TASK DATA below:

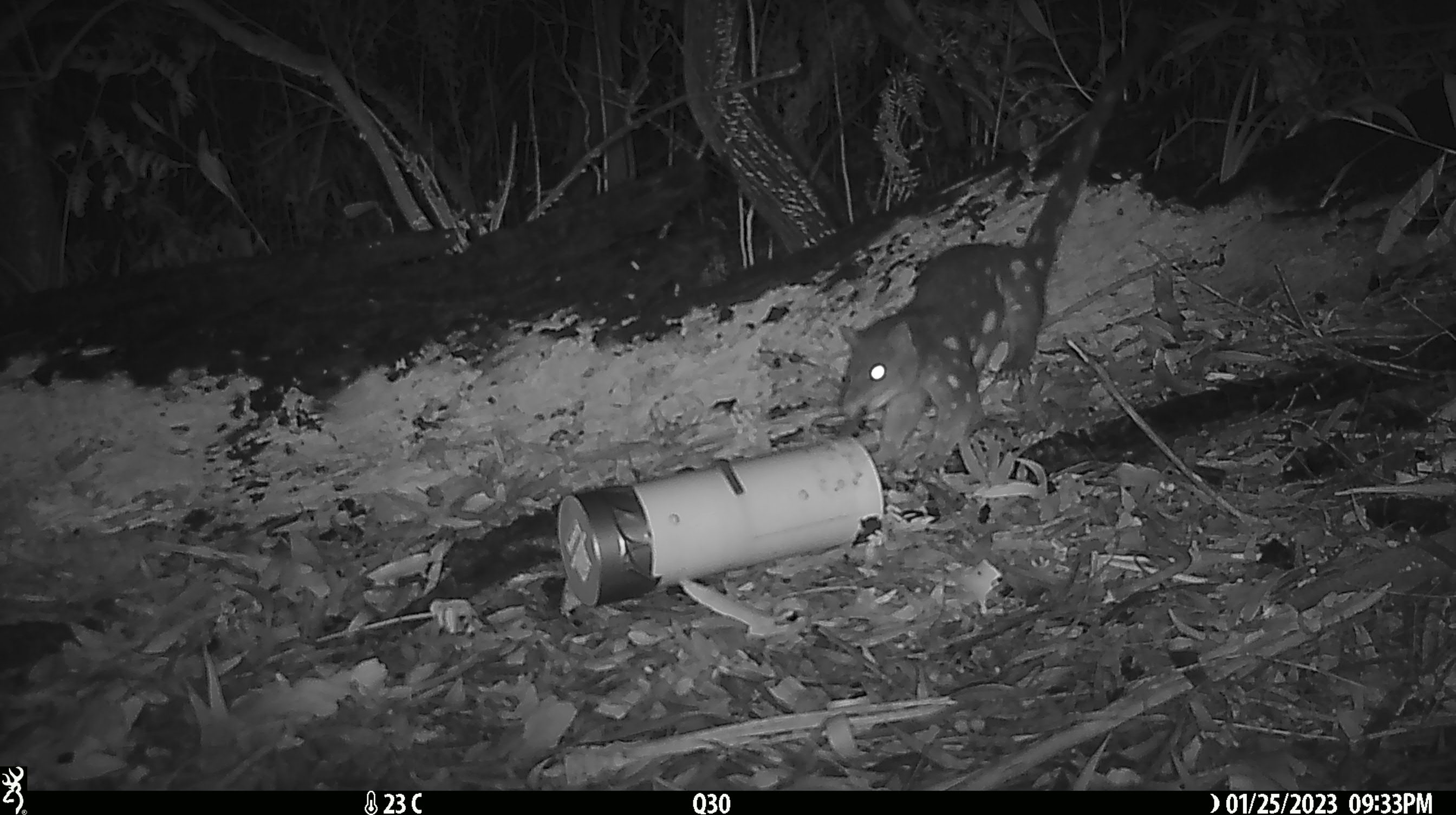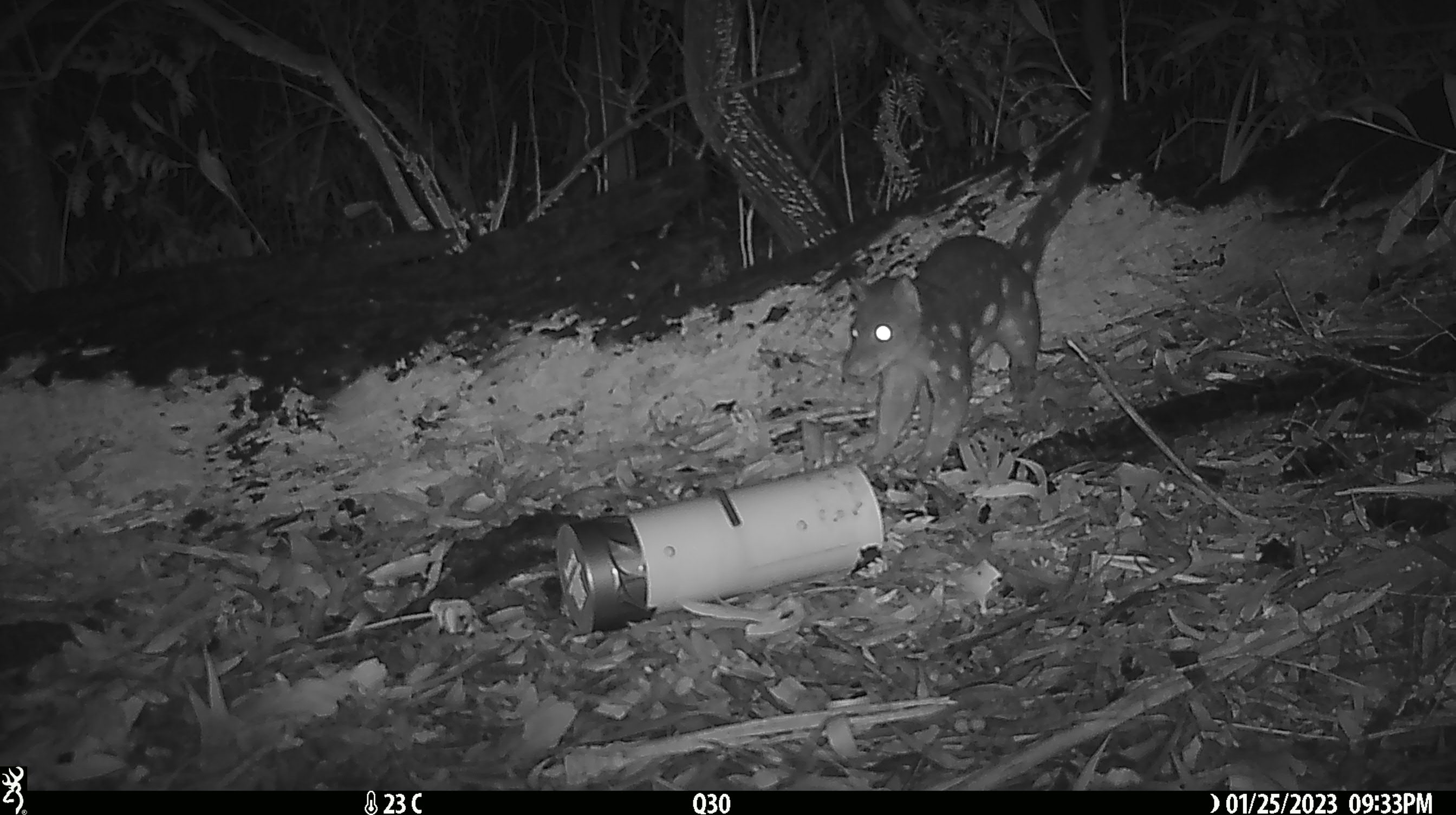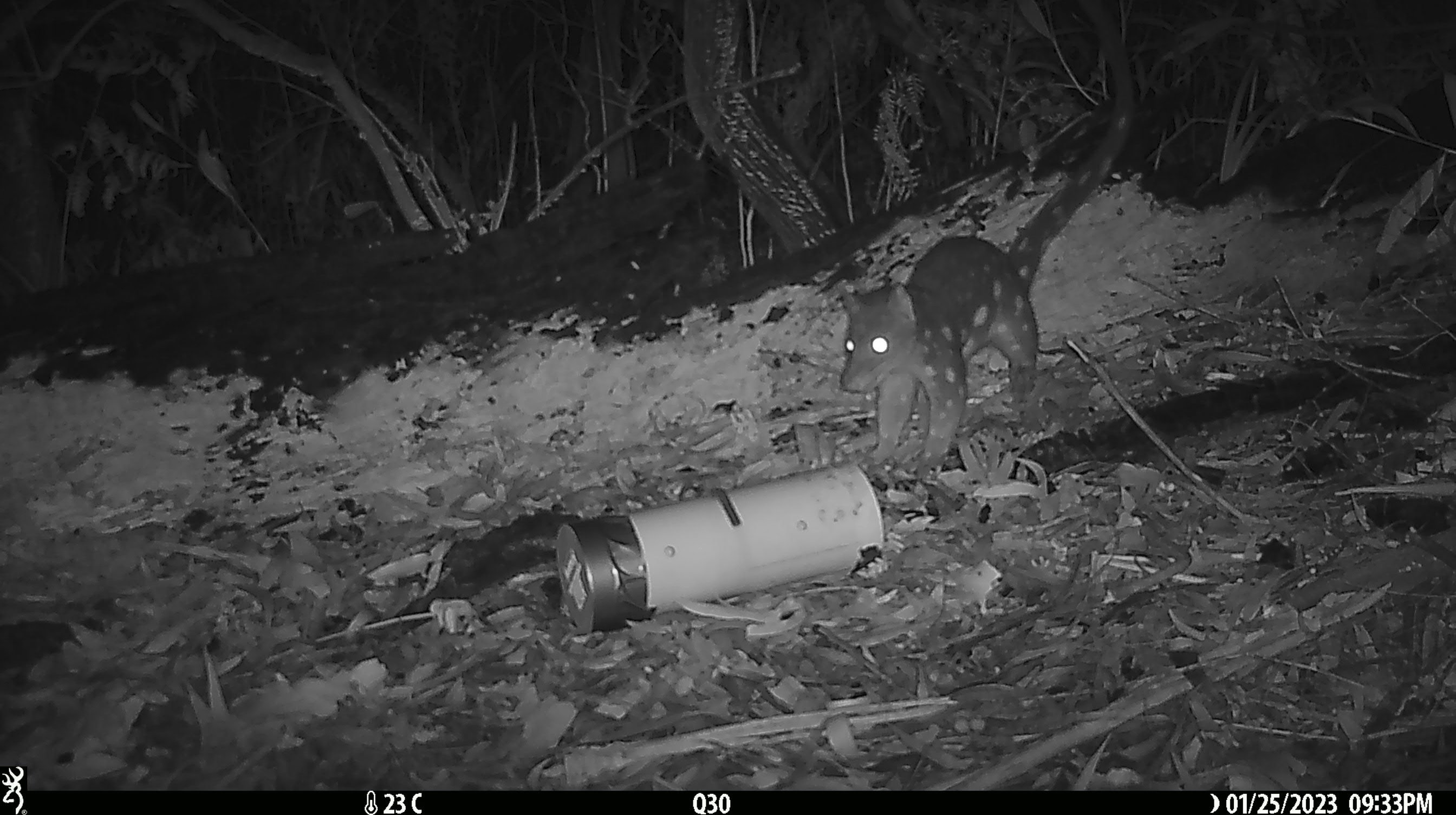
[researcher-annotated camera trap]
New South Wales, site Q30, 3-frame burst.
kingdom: Animalia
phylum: Chordata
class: Mammalia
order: Dasyuromorphia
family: Dasyuridae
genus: Dasyurus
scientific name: Dasyurus maculatus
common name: spotted-tailed quoll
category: quoll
Quoll (spotted-tailed quoll) (Dasyurus maculatus).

End of TASK DATA.

Leave the pictures out and set down the rest of the listing above exactly.

[researcher-annotated camera trap]
New South Wales, site Q30, 3-frame burst.
kingdom: Animalia
phylum: Chordata
class: Mammalia
order: Dasyuromorphia
family: Dasyuridae
genus: Dasyurus
scientific name: Dasyurus maculatus
common name: spotted-tailed quoll
category: quoll
Quoll (spotted-tailed quoll) (Dasyurus maculatus).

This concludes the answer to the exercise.